■ **Consignes**:
- 1) Indiquez ce que désigne la notion de guerre selon l'extrait sur la paix et la guerre.
- 2) Rédigez la suite de l'extrait sur la paix et la guerre à partir de l'endroit où il s'arrête.

■ **Passage cité**:
+ + + + + + +
La paix n'est-elle qu'absence de guerre ?
Extrait du document
«
La guerre est une notion politique qui désigne un état de lutte armée entre groupes sociaux ou entre Etats.
A
ce titre la paix se donne bien de prime abord comme l'absence de guerre, puisque la paix désigne précisément sur le
plan politique la situation d'une nation ou d'un Etat qui est exempt de conflits armés, tant du point de vue interne
(absence de guerre civile) qu'externe (guerre avec d'autres Etats).
Le problème est qu'en envisagent les choses de
la sorte on tient pour acquis que l'absence de guerre est une condition suffisante pour garantir la paix.
Or il se
pourrait que l'absence de guerre ne soit en réalité qu'une condition nécessaire mais non suffisante pour garantir la
paix.
Autrement dit il se pourrait que la paix puisse se définir partiellement comme l'absence de guerre, mais qu'elle
exige en plus davantage que l'absence de guerre.
+ + + + + + +
■ **Données enregistrées**:
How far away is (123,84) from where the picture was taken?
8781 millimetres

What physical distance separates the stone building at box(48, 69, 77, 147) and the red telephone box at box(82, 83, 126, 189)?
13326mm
+ + + + + + +
■ **Corrigés**:
- 1) Elle désigne un état de lutte armée entre groupes sociaux ou entre États.

- 2)
En effet il semble par exemple difficile de dire qu'un Etat qui est
sous le coup d'une menace de guerre imminente soit véritablement et pleinement en paix (de la même façon qu'un
individu qui peut encore jouir de sa liberté de mouvement mais qui risque de se faire arrêter à tout moment n'est pas
pleinement libre).
La paix véritable devrait donc ne pas être seulement un état passager, mais garantir la paix à
venir.
I.
La paix peut être envisagée comme l'absence de la guerre, car dans les relations entre les hommes, la
guerre précède la paix
Pour poser le problème de savoir si la paix est une simple absence de guerre, on peut se demander dans
quels rapports se trouvent les hommes, lorsqu'ils sont guidés par leurs
penchants naturels.
Hobbes considère que ce rapport initial est une guerre
généralisée de chacun contre tous.
En effet dans l'état de nature, c'est-àdire avant l'état civil, aucune loi n'existe pour brimer la puissance de chaque
individu, si bien que le droit naturel de chaque individu s'étend aussi loin que
sa force le lui permet.
Cela signifie que si un individu a la force d'en voler ou
d'en tuer un autre, il peut le faire (car aucune loi ne le lui interdit).
Or décrire
ainsi l'état de nature, c'est dire que le premier type de rapport que les
hommes ont entre eux, c'est la guerre.
Dans le chapitre 17 du Léviathan,
Hobbes explique que la seule façon d'obtenir la paix est que tous les hommes
se soumettent à une personne unique, appelée le Souverain, qui concentre
tout le pouvoir.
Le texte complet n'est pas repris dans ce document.